S'il mise sur des achats de crédits internationaux plutôt que sur l'adoption de mesures nationales, le Canada ne tendra pas vers une décarbonisation durable. À long terme, nous devrons instaurer un système économique produisant peu de gaz à effet de serre et de carbone. Nous avons été lents à agir sur ce plan. Le fait de continuer à miser sur des achats de crédits internationaux plutôt que sur l'application de mesures nationales ne fera que maintenir la lenteur de la transition que nous avons entreprise.

Il faut s'attendre à ce que les ONG environnementales et d'autres examinent de très près les achats d'unités d'émissions internationales que réaliseront le gouvernement et le secteur privé. Ces organisations insisteront pour que les acheteurs canadiens choisissent des unités étrangères de grande qualité.

J'ai une dernière diapositive à propos des grandes préoccupations que soulève la mise en œuvre du plan. Il est important de souligner que la ratification de Kyoto n'est qu'une première étape: le gouvernement devra continuer d'agir vigoureusement à l'heure de la mise en œuvre.

Le Secrétariat au changement climatique aura un important rôle à jouer à cet égard. Jusqu'ici, il n'a été qu'un facilitateur. Si l'on confiait au Secrétariat au changement climatique plus de responsabilités ainsi que le mandat de mettre Kyoto en oeuvre, et si ce secrétariat était transféré au Bureau du Conseil privé, il ci serait en mesure d'assurer un leadership centralisé qui garantirait la mise en œuvre rapide et efficace de Kyoto. Les nombreuses chicanes interministérielles qui opposent différents ministères depuis des années relativement au changement climatique ne sont pas un secret. On ne peut plus se permettre de laisser aller cette situation si nous voulons être efficaces dans la mise en œuvre de Kyoto. Une intervention sur ce plan serait salvatrice.

En outre, le Bureau du Conseil privé est responsable de toutes les relations fédérales-provinciales, relations qui sont très importantes dans le cadre de la mise en œuvre de Kyoto à cause du rôle majeur que les provinces sont appelées à jouer. Les provinces disposent d'une compétence unique ou partagée en ce qui concerne la plupart des sources d'émissions de gaz à effet de serre.

Pour prêcher sans doute un peu pour ma paroisse, j'estime qu'il est important de veiller à ce que les ONG environnementales soient appelées à participer véritablement au processus de mise en œuvre. Il est beaucoup question de consultation dans le plan du Canada pour le changement climatique, mais nous n'avons encore rien vu à cet égard. Les ONG environnementales ont un rôle fondamental à jouer, non seulement parce qu'elles possèdent une certaine compétence, mais aussi parce qu'elles peuvent contribuer à la promotion des plans de mise en œuvre auprès de la population.

-------------------------

## VOS TÂCHES
1/ Transcrivez sans rien changer le passage du texte sur la mise en œuvre de Kyoto qui s'ouvre sur les mots contenant « En outre, le » et se ferme sur « effet de serre. ».
2/ Reprenez le texte sur la mise en œuvre de Kyoto et poursuivez-le à partir de sa dernière phrase.

## DONNÉES FOURNIES

-------------------------

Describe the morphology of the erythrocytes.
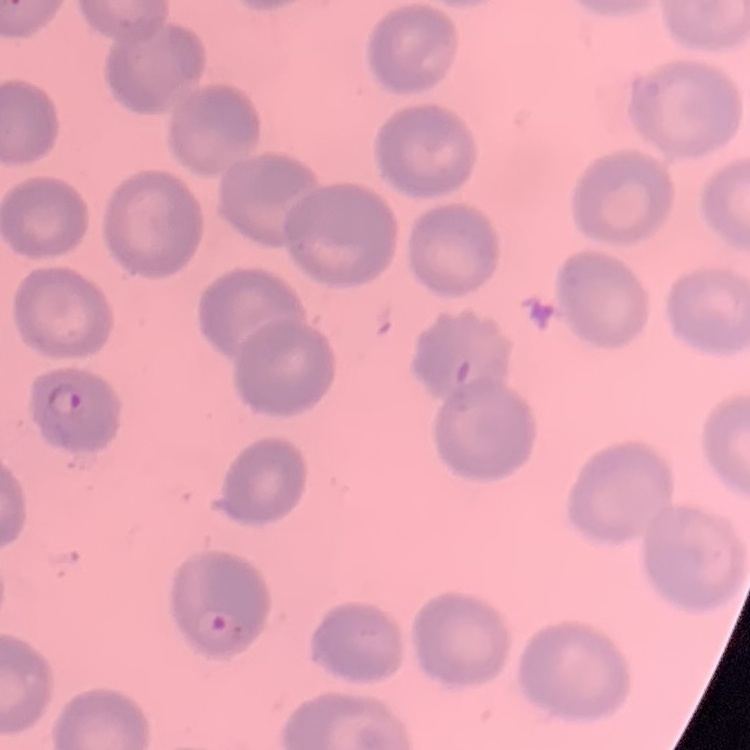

-------------------------

## RÉPONSES DE L'EXERCICE
1/
En outre, le Bureau du Conseil privé est responsable de toutes les relations fédérales-provinciales, relations qui sont très importantes dans le cadre de la mise en œuvre de Kyoto à cause du rôle majeur que les provinces sont appelées à jouer. Les provinces disposent d'une compétence unique ou partagée en ce qui concerne la plupart des sources d'émissions de gaz à effet de serre.

2/
Afin de comparer la situation au Canada et aux États-Unis, nous avons publié une étude en mai de l'année dernière. Je crois savoir qu'on vous l'a communiquée, mais si vous ne l'avez pas vous pourrez toujours la télécharger à partir de notre site Internet.

Nous avons examiné les politiques les plus importantes de réduction des émissions de gaz à effet de serre mises en œuvre par les divers ordres de gouvernement aux États-Unis et au Canada. Nous avons recensé neuf grandes catégories de politiques.

Pour que la comparaison soit juste, nous nous sommes limités aux États américains de plus d'un million d'habitants. Au Canada, nous avons retenu les cinq principales provinces émettrices de gaz à effet de serre, provinces dont la population est aussi de plus d'un million d'habitants. Nous avons conclu que les États-Unis dépassent le Canada dans la mise en œuvre de telles politiques, dans tous les aspects que nous avons analysés. Dans le meilleur des cas, les deux pays étaient à égalité. Dans tous les domaines, nous avons constaté que les États américains sont plus avancés que le Canada. La diapositive fait état de quelques-uns de ces domaines, mais de nombreux autres sont mentionnés dans le rapport.

Trois États américains réglementent les émissions de CO2 des centrales électriques: l'Oregon, le New Hampshire et le Massachusetts. Quinze États ont des normes sur la part d'énergie renouvelable, normes qui exigent des revendeurs d'électricité qu'ils s'approvisionnent un minimum auprès de ressources renouvelables peu polluantes. Depuis plusieurs années, les Américains appliquent des dégrèvements fiscaux fédéraux à la production d'énergie éolienne. Ce n'est que tout récemment, dans son budget de 2001, que le Canada a adopté des mesures d'incitation pour la production d'énergie éolienne, mais les incitatifs offerts sont nettement inférieurs à ceux qui sont en vigueur aux États-Unis depuis de nombreuses années. Il n'est pas surprenant que le Canada nous devance dans le domaine de l'énergie éolienne, même selon un calcul par habitant.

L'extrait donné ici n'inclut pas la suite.